Although I know this zone is fairly populated, we do not see many houses near the road. But when we look higher up into the mountains, we see paths that look impossibly steep that have houses scattered along them. I cannot imagine carrying sacks of provisions or buckets of water up to a household like this. But people do this task daily.
This zone is rural, but when I talk to people, I find that they are amazingly mobile, connected to the larger cities in Haiti and to countries across the ocean. This transnationalism is common in Haitian families, who work very hard to send someone lòt bò, which literally means "over there," across the ocean to find work that can help to support the family who stays back home in Haiti. Most people here in Pendus have family in Port-au-Prince or Cap-Haïtien, the second-largest city of Haiti, as well as somewhere across the ocean.
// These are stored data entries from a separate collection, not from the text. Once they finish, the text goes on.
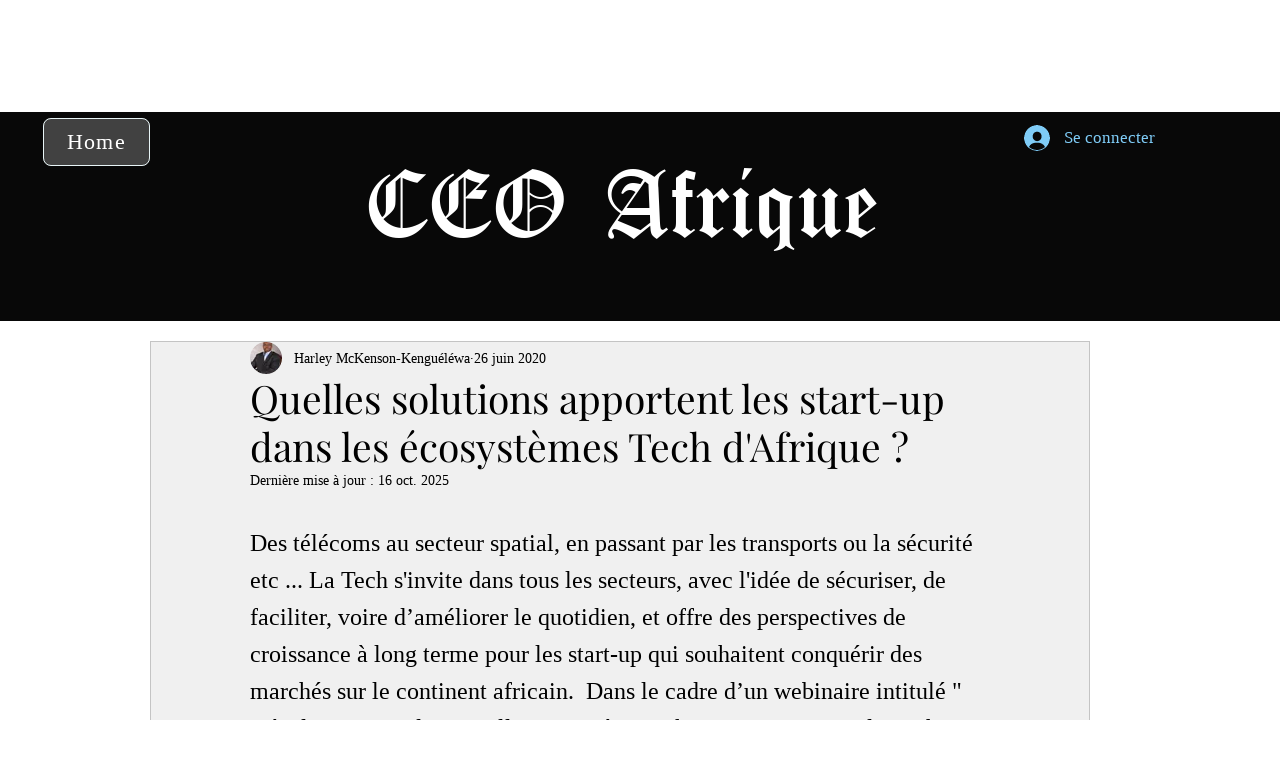

--- FILE ---
content_type: text/html; charset=utf-8
request_url: https://www.google.com/recaptcha/api2/aframe
body_size: 266
content:
<!DOCTYPE HTML><html><head><meta http-equiv="content-type" content="text/html; charset=UTF-8"></head><body><script nonce="PIYtZO6rzxS8axcKmb9drw">/** Anti-fraud and anti-abuse applications only. See google.com/recaptcha */ try{var clients={'sodar':'https://pagead2.googlesyndication.com/pagead/sodar?'};window.addEventListener("message",function(a){try{if(a.source===window.parent){var b=JSON.parse(a.data);var c=clients[b['id']];if(c){var d=document.createElement('img');d.src=c+b['params']+'&rc='+(localStorage.getItem("rc::a")?sessionStorage.getItem("rc::b"):"");window.document.body.appendChild(d);sessionStorage.setItem("rc::e",parseInt(sessionStorage.getItem("rc::e")||0)+1);localStorage.setItem("rc::h",'1768928049786');}}}catch(b){}});window.parent.postMessage("_grecaptcha_ready", "*");}catch(b){}</script></body></html>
Young people in this area talk about their dreams to travel not just to Gros Morne or to Port-au-Prince, but across the ocean, too, in order to find a better life for themselves. The countryside where they live does not offer many opportunities for them, especially when the rain does not permit their families to plant a subsistence garden.
But the rural community, while they depend upon support from other places, must also have some way to engage their youth, because without young people, these rural communities cannot hope to survive. They may not be a place where people think to travel, but they must be a place that can give those who live there a solid foundation from which to flourish.
[Geri Lanham lives in community with the Religious of Jesus and Mary in Gros Morne, Haiti.]